One comment that Elizabeth spoke of was that as she met different people, it was like looking into fragments of a mirror, and getting to know herself better through the interaction, however short or long it is. A beautiful picture! I need to see this one again:)
F.I.N.E.
I was stuck by how prevalent it was again today, as I saw it talked about in a TV show I was watching tonight, and was reminded of another movie where two of the main characters were talking about how, not only were they fine, but they were absolutely fine.
So, in a day where I had an awesome time, I was also pulled in a nice big range of extremely different directions emotionally, I guess it's easier to choose "fine". I still wonder what God would have us do, and who he would have us be in that situation, but guess in the end, I will just have to get on and do the best I can and see how it all pans out.
Tuesday, January 01, 2008
Faithfulness
A bunch of us sang this song last night to see in the new year. While it’s an old, old song, it has words with such amazing truths in them, and what a wonderful way to see in the new year. As I came into 2007, there seemed to be so many new things about to happen, exciting new jobs and new directions, loads of wonderful possibilities! As the year unfolded though, it became clear, that while I thought I knew where God was taking me, he was actually taking me to a very different place!
Coming into this year, I am much more aware of my need, to pray, to keep praying, I don’t think I have ever prayed so much in all my life as I have in the last few months! To keep waiting for God, rather than jumping the gun and reaching my own conclusions, of submitting to him, and trusting that he knows best and stepping out in his footsteps, not mine, no matter where they lead.
I am so grateful for God’s faithfulness, in my life, and in the testimony of the lives of others. He doesn’t leave us or forsake us, he loves us amazingly, and takes us onward. I was also reminded of James 1again and the amazing reminders that God doesn’t change, and all the amazing reminders and challenges it gives each of us.

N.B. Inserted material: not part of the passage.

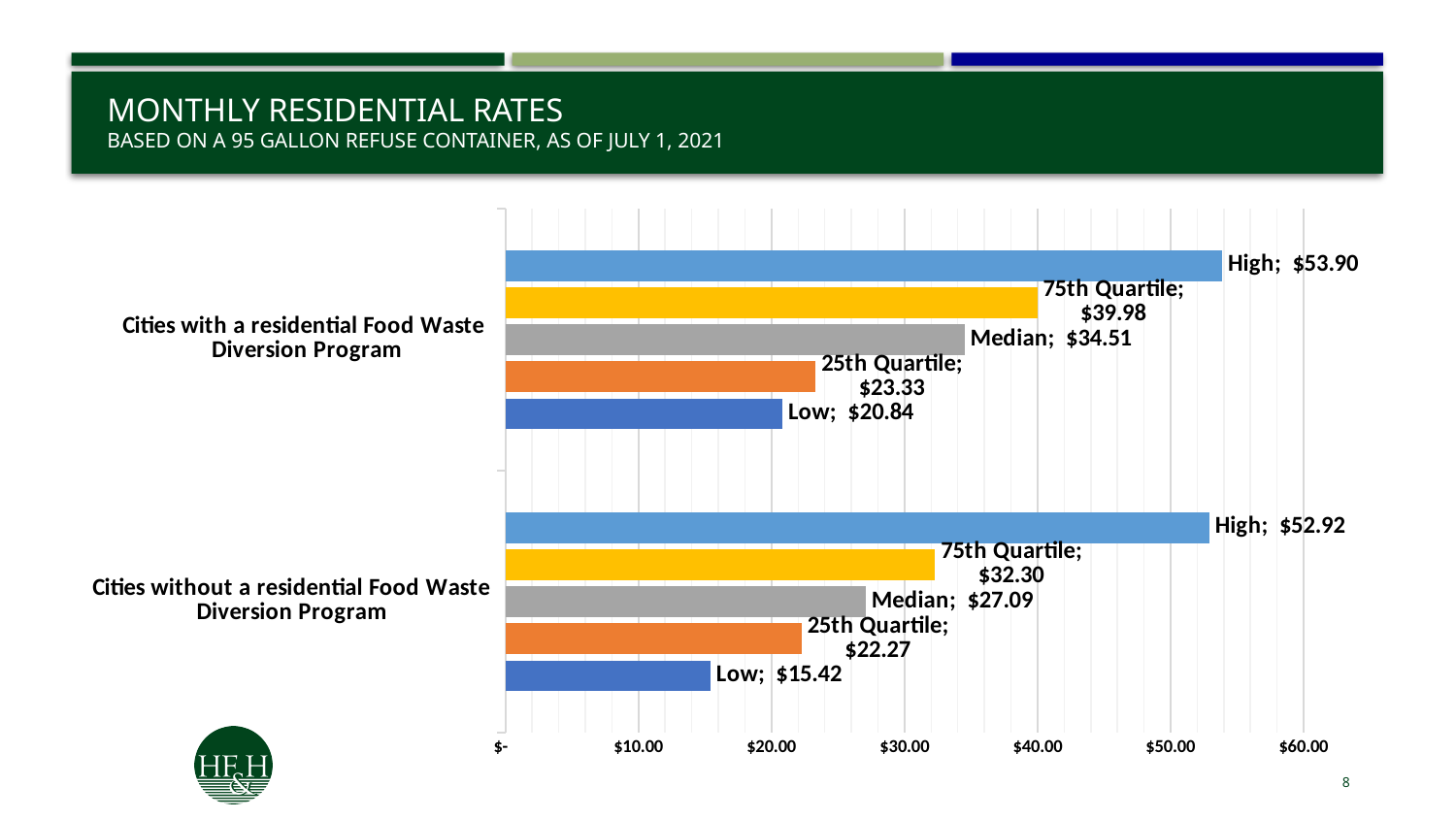
What kind of chart is shown on the slide? Bar chart Which category has the lower Low value? Cities without a residential Food Waste Diversion Program What is the difference between the Median values of the two categories? $7.42 What is the High value for cities with a residential Food Waste Diversion Program? $53.90 What is the title of the slide's chart? Monthly Residential Rates Which is larger: the 75th Quartile for cities with a program or the 75th Quartile for cities without a program? Cities with a residential Food Waste Diversion Program What is the 75th Quartile value for cities without a residential Food Waste Diversion Program? $32.30 How many categories are shown on the chart? 2 What is the Low value for cities with a residential Food Waste Diversion Program? $20.84 Is the 25th Quartile value for cities without a residential Food Waste Diversion Program greater or less than $30.00? less What is the Median value for cities without a residential Food Waste Diversion Program? $27.09 What is the difference between the Low values of the two categories? $5.42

There is much in there to think over, but last night, coming into the new year, it really blessed me!
So, blessings on each of you as you come into 2008. Wherever you are at, may you go deeper and stronger into all that God has for each of you in the coming year, knowing that our God is faithful!
Great is Thy faithfulness, O God my Father;
There is no shadow of turning with Thee;
Thou changest not, Thy compassions, they fail not;
As Thou hast been, Thou forever will be.
Refrain
Great is Thy faithfulness!
Great is Thy faithfulness!
Morning by morning new mercies I see.
All I have needed Thy hand hath provided;
Great is Thy faithfulness, Lord, unto me!
Summer and winter and springtime and harvest,
Sun, moon and stars in their courses above
Join with all nature in manifold witness
To Thy great faithfulness, mercy and love.
Refrain
Pardon for sin and a peace that endureth
Thine own dear presence to cheer and to guide;
Strength for today and bright hope for tomorrow,
Blessings all mine, with ten thousand beside!